Collective motion in a sheet of microswimmers
D\'ora B\'ardfalvy, Viktor \v{S}kult\'ety, Cesare Nardini, Alexander, Morozov, and Joakim Stenhammar

TL;DR
This study uses numerical simulations to explore how microswimmers behave collectively in a confined, quasi-2D environment, revealing that boundaries significantly alter their collective motion compared to unbounded systems.
Contribution
The paper introduces a minimal model for microswimmers in confined geometries, showing that boundary effects dominate the nature of collective motion, differing from unbounded suspension behaviors.
Findings
Pushers exhibit short-range collective order in confined geometry.
Pullers develop long-wavelength density instabilities leading to clustering.

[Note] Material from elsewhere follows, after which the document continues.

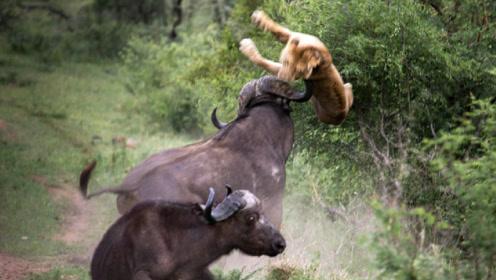 世界上最惨的一只狮子,却被水牛群顶成蜂窝煤,太惨了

Hydrodynamic screening by walls is less influential than geometric restrictions.
Abstract
Self-propelled micron-size particles suspended in a fluid, like bacteria or synthetic microswimmers, are strongly non-equilibrium systems where particle motility breaks the microscopic detailed balance, often resulting in large-scale collective motion. Previous theoretical work has identified long-range hydrodynamic interactions as the main driver of collective motion in unbounded dilute suspension of rear-actuated ("pusher") microswimmers. In contrast, most experimental studies of collective motion in microswimmer suspensions have been carried out in quasi-2-dimensional geometries such as in thin films or near solid or fluid interfaces, where both the swimmers' motion and their long-range flow fields become altered due to the proximity of a boundary. Here, we study numerically a minimal model of microswimmers in such a restricted geometry, where the particles move in the midplane…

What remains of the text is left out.